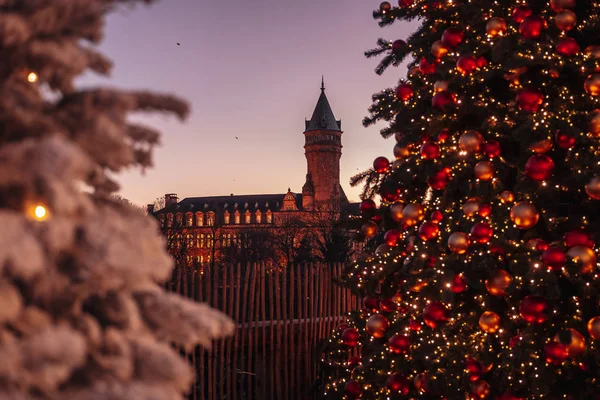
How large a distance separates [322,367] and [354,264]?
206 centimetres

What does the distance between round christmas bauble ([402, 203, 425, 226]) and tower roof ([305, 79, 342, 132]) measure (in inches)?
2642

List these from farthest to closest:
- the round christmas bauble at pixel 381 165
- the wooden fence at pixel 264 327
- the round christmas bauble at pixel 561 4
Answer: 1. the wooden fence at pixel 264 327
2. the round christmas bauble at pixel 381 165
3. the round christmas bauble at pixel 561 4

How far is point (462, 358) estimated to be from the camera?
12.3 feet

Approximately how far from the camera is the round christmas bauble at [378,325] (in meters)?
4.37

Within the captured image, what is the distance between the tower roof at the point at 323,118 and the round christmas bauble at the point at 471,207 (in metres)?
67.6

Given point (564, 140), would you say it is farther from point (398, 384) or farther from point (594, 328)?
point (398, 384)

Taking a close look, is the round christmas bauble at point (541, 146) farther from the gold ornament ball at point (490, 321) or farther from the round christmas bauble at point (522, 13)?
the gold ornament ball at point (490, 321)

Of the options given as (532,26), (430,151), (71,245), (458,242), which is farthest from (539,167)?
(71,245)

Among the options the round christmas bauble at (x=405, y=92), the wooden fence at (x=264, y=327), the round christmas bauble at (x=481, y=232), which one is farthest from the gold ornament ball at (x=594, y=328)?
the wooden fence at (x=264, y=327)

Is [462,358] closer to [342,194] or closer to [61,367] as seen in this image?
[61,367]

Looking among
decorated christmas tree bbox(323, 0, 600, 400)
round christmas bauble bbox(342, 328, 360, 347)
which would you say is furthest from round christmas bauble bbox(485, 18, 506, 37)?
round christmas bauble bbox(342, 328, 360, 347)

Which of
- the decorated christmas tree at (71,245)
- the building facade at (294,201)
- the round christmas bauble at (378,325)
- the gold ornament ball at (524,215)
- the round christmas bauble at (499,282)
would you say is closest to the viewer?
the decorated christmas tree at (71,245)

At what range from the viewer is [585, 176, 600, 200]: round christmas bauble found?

----------------------------------------

__Objective__: Copy every row above word for word, leaving out the pictures.

__Task answer__:
How large a distance separates [322,367] and [354,264]?
206 centimetres

What does the distance between round christmas bauble ([402, 203, 425, 226]) and tower roof ([305, 79, 342, 132]) measure (in inches)?
2642

List these from farthest to closest:
- the round christmas bauble at pixel 381 165
- the wooden fence at pixel 264 327
- the round christmas bauble at pixel 561 4
Answer: 1. the wooden fence at pixel 264 327
2. the round christmas bauble at pixel 381 165
3. the round christmas bauble at pixel 561 4

How far is point (462, 358) estimated to be from the camera?
12.3 feet

Approximately how far from the camera is the round christmas bauble at [378,325] (in meters)?
4.37

Within the captured image, what is the distance between the tower roof at the point at 323,118 and the round christmas bauble at the point at 471,207 (in metres)?
67.6

Given point (564, 140), would you say it is farther from point (398, 384) or farther from point (594, 328)?
point (398, 384)

Taking a close look, is the round christmas bauble at point (541, 146) farther from the gold ornament ball at point (490, 321) or farther from the round christmas bauble at point (522, 13)?
the gold ornament ball at point (490, 321)

Of the options given as (532,26), (430,151), (71,245), (458,242), which is farthest from (539,167)?
(71,245)

Among the options the round christmas bauble at (x=405, y=92), the wooden fence at (x=264, y=327), the round christmas bauble at (x=481, y=232), which one is farthest from the gold ornament ball at (x=594, y=328)?
the wooden fence at (x=264, y=327)

Is [462,358] closer to [342,194] or closer to [61,367] as seen in this image?
[61,367]

Looking among
decorated christmas tree bbox(323, 0, 600, 400)
round christmas bauble bbox(342, 328, 360, 347)
which would you say is furthest from round christmas bauble bbox(485, 18, 506, 37)?
round christmas bauble bbox(342, 328, 360, 347)

Which of
- the decorated christmas tree at (71,245)
- the building facade at (294,201)
- the round christmas bauble at (378,325)
- the gold ornament ball at (524,215)
- the round christmas bauble at (499,282)
would you say is closest to the viewer?
the decorated christmas tree at (71,245)

At what range from the viewer is [585, 176, 600, 200]: round christmas bauble found?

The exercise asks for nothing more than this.